Optical reflectometry techniques have long been employed in process control applications in the semiconductor manufacturing industry due to their non-contact, non-destructive and generally high-throughput nature. The continuous push towards developing smaller devices comprised of thinner layers and the introduction of complicated new materials has challenged the sensitivity of such instrumentation. As a result, this has necessitated an effort to develop optical reflectometry equipment utilizing shorter vacuum ultraviolet (VUV) wavelengths (below 200 nm), where greater sensitivity to subtle changes in material properties may be realized.
Common tools used in optical metrology techniques are reflectometry and ellipsometry. Ellipsometry is generally regarded as consisting of a “richer” dataset, including a measurement of two quantities per wavelength/incident angle. On the other hand, reflectometers are more robust due to less complex hardware configurations, have faster measurements, and typically have a smaller footprint. Generally speaking, if both technologies are capable of solving a given metrology problem, the reflectometer is a more cost effective choice for a high volume production environment.

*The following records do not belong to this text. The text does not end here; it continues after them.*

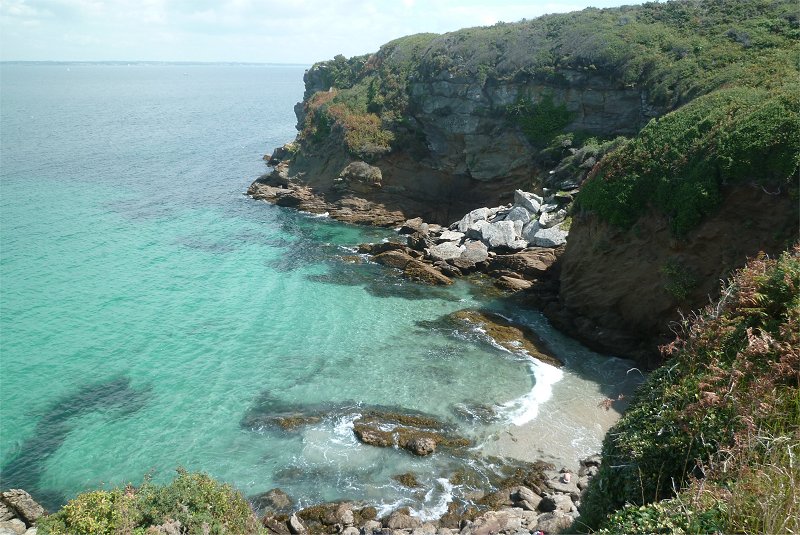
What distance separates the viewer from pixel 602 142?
40000 millimetres

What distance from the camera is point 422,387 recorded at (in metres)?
22.5

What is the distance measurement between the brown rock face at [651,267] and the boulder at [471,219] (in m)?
9.88

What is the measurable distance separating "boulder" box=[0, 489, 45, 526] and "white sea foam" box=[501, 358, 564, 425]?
50.2 ft

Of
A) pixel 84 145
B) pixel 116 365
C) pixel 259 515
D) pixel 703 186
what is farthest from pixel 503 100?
pixel 84 145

Contamination of optical surfaces like windows and mirrors is a serious impediment to the operation of optical instruments in the VUV range. Moisture and residual molecules, particularly hydrocarbon compounds, may deposit on such surfaces over time dramatically reducing their performance. These materials may form as a function of exposure to environment and/or out-gassing materials. Additionally, VUV and DUV radiation from the optical metrology tool itself may cause the formation of a contaminant film by reacting with accumulated airborne or out-gassed contaminants via a photo-deposition process. These effects have formed the focus of previous investigations owing to their impact on the design, development and performance of 193 and 157 nm lithographic exposure tools.
When present on the surfaces of samples under investigation, contaminate layers may significantly contribute to measured optical responses in the VUV yielding inaccurate and/or erroneous results. These effects are of particular concern when the samples are comprised of ultra thin films (<100 Å), whose thicknesses may themselves be comparable to the thicknesses of the contaminate layers. Airborne molecular contaminants (AMC) deposit on the surfaces of such samples significantly affecting reflectance in the VUV region. As used herein, AMC refers not only to typical contaminants deposited on samples, but also photo-deposited contaminants.

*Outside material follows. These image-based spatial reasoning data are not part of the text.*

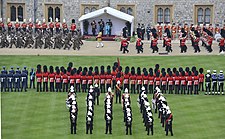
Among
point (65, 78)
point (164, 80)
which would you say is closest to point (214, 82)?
point (164, 80)

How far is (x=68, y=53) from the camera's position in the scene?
53.0 m

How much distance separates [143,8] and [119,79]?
22527mm

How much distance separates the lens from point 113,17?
200 ft

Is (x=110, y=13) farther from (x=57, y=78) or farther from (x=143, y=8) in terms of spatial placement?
(x=57, y=78)

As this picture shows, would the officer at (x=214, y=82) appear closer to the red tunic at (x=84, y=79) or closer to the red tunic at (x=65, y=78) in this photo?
the red tunic at (x=84, y=79)

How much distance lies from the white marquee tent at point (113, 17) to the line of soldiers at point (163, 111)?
22.5m

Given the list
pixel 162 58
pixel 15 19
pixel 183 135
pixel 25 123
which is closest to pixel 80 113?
pixel 25 123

Reflectometer calibration in the VUV is difficult since reliable absolute reflectance standards do not exist and could not necessarily be maintained. In the past, new methods were developed to overcome these issues, such as for example in U.S. Pat. Nos. 7,282,703 and 7,511,265 and U.S. patent application Ser. Nos. 10/930,339, 11/789,686 and 12/072,878, the disclosures of which are all expressly incorporated by reference in their entirety. Some of these methods to calibrate reflectometers involved utilizing two calibration samples, measuring the intensity from both samples and analyzing the ratio of the two samples spectra to determine the properties of the samples and their absolute reflectances. In one embodiment, the calibration samples may be comprised of, but are not limited to, a bare silicon substrate with a native oxide layer and/or a 1000 Å SiO2 layer on a silicon substrate. This is only an exemplary composition of calibration samples. The techniques used previously work very well over a range of AMC buildup on calibration sites.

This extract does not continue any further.